The solution for me was to transition from using local spec methods to defining a “Tests” class, with the “TestFixtureAttribute”, and define my specs as static methods (they could be instance methods if needed of course).

type Tests = class
    new() = {}

    static member When_... () =
        // test body


Voila, tests run as expected!

Now, a little explanation of how you write the specs…

Writing specs

From Introducing NaturalSpec – A Domain-specific language (DSL) for testing – Part I

With the Keyword “Given” I can create a test context (the objects I want to test). In this sample I created a list with 5 elements. With the keyword “When” I call a function which does something with my test context. In this case I want to remove the value 3. In the Assert section (keywords “It should” or “It shouldn’t”) I can give some observations, which should hold for my manipulated test context.
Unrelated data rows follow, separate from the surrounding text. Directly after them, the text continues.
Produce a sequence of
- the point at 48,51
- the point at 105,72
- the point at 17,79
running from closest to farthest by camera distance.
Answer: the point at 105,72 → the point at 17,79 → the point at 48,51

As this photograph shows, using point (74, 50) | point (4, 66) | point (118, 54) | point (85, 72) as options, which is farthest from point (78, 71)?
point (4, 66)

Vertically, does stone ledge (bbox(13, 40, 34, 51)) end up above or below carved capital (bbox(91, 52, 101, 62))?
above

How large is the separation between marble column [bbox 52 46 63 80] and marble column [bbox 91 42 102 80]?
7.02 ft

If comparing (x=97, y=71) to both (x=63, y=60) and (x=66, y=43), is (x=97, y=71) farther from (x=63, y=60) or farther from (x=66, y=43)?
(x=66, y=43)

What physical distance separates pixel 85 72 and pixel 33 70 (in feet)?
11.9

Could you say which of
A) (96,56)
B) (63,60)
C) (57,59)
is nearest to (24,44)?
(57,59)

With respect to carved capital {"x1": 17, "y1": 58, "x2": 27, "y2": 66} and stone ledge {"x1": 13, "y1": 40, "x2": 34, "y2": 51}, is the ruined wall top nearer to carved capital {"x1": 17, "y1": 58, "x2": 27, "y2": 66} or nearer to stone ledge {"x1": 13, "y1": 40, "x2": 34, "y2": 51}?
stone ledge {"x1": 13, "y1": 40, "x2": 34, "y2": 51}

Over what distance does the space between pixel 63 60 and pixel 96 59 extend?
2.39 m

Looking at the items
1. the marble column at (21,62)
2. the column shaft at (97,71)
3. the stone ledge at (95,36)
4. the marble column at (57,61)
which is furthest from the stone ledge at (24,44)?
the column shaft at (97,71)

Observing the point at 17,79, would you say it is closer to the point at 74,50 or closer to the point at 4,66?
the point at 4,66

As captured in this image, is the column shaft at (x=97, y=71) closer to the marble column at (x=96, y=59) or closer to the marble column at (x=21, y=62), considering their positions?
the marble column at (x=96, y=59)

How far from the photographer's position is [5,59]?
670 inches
  • Create the object(s) to be tested using “Given”
  • Pipe into “When” to call functions (or do other things)
  • Pipe into “It should/shouldn’t” to set up assertions
  • Finally, pipe into the “Verify” method to run the tests and print the output

Here’s an example:

type Tests = class
    new() = {}

    static member When_getting_the_state_of_a_new_connection_it_should_be_closed () =
        Given NewConnection()
            |> When getting DbConnection.State
            |> It should equal "Closed"
            |> Verify


The NewConnection() method call is entirely fabricated. It serves as the test context in the example.

“When getting” is followed by a method that takes as input the test context object type (presumably a connection object) and returns some value (string).

The “equal” method, based on the previous information, takes in two strings and asserts that they are equals.

And here’s the output:

Scenario: When getting the state of a new connection it should be closed

  • Given <fun:When_getting_the_state_of_a_new_connection_it_should_be_closed…
 - When getting 
  => It should equal "Closed"

==> Result is: “Closed”

==> OK

==> Time: 0.2060s

1 passed, 0 failed, 0 skipped, took 0.61 seconds (NUnit 2.5.10).

There’s room for improvement, but it’s good enough for now, so on to active patterns!

Active Patterns

From MSDN:

Active patterns enable you to define named partitions that subdivide input data, so that you can use these names in a pattern matching expression just as you would for a discriminated union. You can use active patterns to decompose data in a customized manner for each partition.

One example they give is even and odd. You can define a pattern for “Even” or “Odd” and use that in pattern matching like so:

match input with
    | Even -> // do something if even...
    | Odd -> // do something if odd...

Compare that with:

if (input % 2 === 0) {
    // do something if even...
else {
    // do something if odd...

Of course, you could do something like this:

if (isEven(input)) {

…but that still doesn’t read quite as well in my opinion.

Even more interesting, you can define partial active patterns that might match the given input, and if so, can transform the result in some way. The example they gave was number parsing.

let (|Integer|_|) (str: string) =
    let mutable i = 0
    if System.Int32.TryParse(str, &i) then Some(i)
    else None

let (|Float|_|) (str: string) =
    let mutable f = 0.0
    if System.Double.TryParse(str, &f) then Some(f)
    else None

// Consuming code somewhere...
match str with
    | Integer i -> printfn "%d : Integer" i
    | Float f -> printfn "%f : Floating point" f
    | _ -> printfn "%s : Not matched." str

This illustrates what makes pattern matching different from traditional control structures. It’s actually a reusable control structure plus potential augmentation of the input.